Печка уже немного нагрелась, и в холодной комнате стало уютнее. Володя открыл дверцу, пошевелил кочергой наполовину прогоревшие дрова, добавил пару поленьев. Можно не очень экономить. Спасибо Сашку из поселка — недавно подбросил на тракторе два куба осины. По старинке, за бутылку, можно сказать, по дружбе.
Топить горе... Пожалуй, то же смысловое гнездо, что топить в реке.
Но существуют, конечно, такие смыслы, которые никогда не поймешь, не оказавшись в самой сердцевине сказанного или описанного.
А за границей бедному переводчику доводилось бывать совсем мало.
Неделю в Париже, в качестве туриста. Что запомнилось?
Тускло-черные черепичные крыши дворцов, сливающиеся с тусклым ночным небом. Внизу, на набережных Сены — зеленые ящики букинистов, запирающиеся на ночь.
Неожиданно широкая, благородная перспектива от метро Пор-Руаяль по направлению к Люксембургскому саду (так правильнее говорить, чем Пор-Рояль).
Решетка этого сада, на которой когда-то повесился Жерар де Нерваль.
Базилика Сакре-Кёр на холме с видом на весь Париж.
Внизу — веселые кварталы со злачными заведениями, куда лучше не заходить, чтобы не потратить впустую последние деньги. Недалеко, у Гар-дю-Нор — дешевый отель, в котором поселили их тургруппу.
Современный квартал ля Дефанс с геометрическими формами из школьного кабинета, превращенными в огромные небоскребы. Впрочем, говорят, как все вымышленное, нарочитое, он так и не стал деловым центром Парижа. К семи вечера там все закрывается, и гулять становится небезопасно.

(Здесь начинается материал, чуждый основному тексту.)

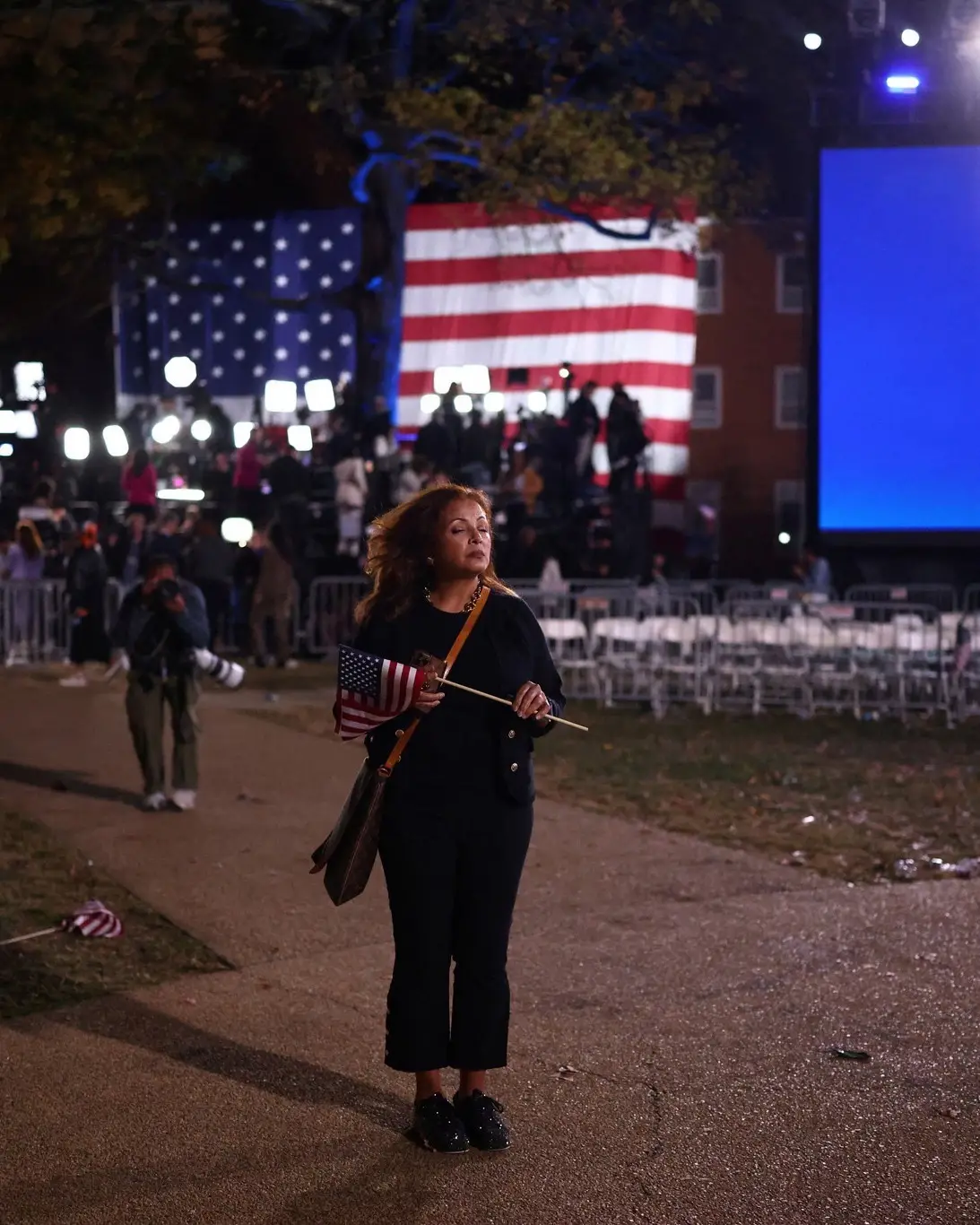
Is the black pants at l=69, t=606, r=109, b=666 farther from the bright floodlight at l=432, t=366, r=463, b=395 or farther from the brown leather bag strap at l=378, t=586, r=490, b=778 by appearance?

Неделя туристом — слишком поверхностно, слишком мало...
Как писал Жерар де Нерваль:
Верни Италию мне с морем голубым,
И Цветик тот, и Виноград, и Розы наши.
В Италии Володя никогда не был, но, может, для русского Париж — то же, что для парижанина Италия. Правда, еще раз за границей он был — в Мюнхене.
А первую строчку «Je suis le Ténébreux...» из этого же стихотворения де Нерваля перевести трудно, если вообще возможно. Ténèbres — сумерки, если бы в стихотворении слово ténébreux было прилагательным, еще можно было бы перевести его как «сумрачный», но он же образовал из него существительное — получается «Сумрачник» или «Сумеречник», вроде какой-то ночной бабочки. Сразу после он называет себя вдовцом, le Veuf. И попытка повернуть в сторону энтомологии à la Nabokoff утыкается в проблему.
Поездка в Мюнхен тоже запомнилась ему главным образом в связи с работой над переводом. Еще одним переводом, над которым он работал с самой юности. Благодаря ей вдруг оказалось, что скучноватое описание в начале «The Waste Land» скрывает ключ к тайне.
В Мюнхен его пригласил старый знакомый, перебравшийся на постоянное жительство в Германию. Тоже ненадолго, на две недели, но все-таки лучше, чем неделя туристом.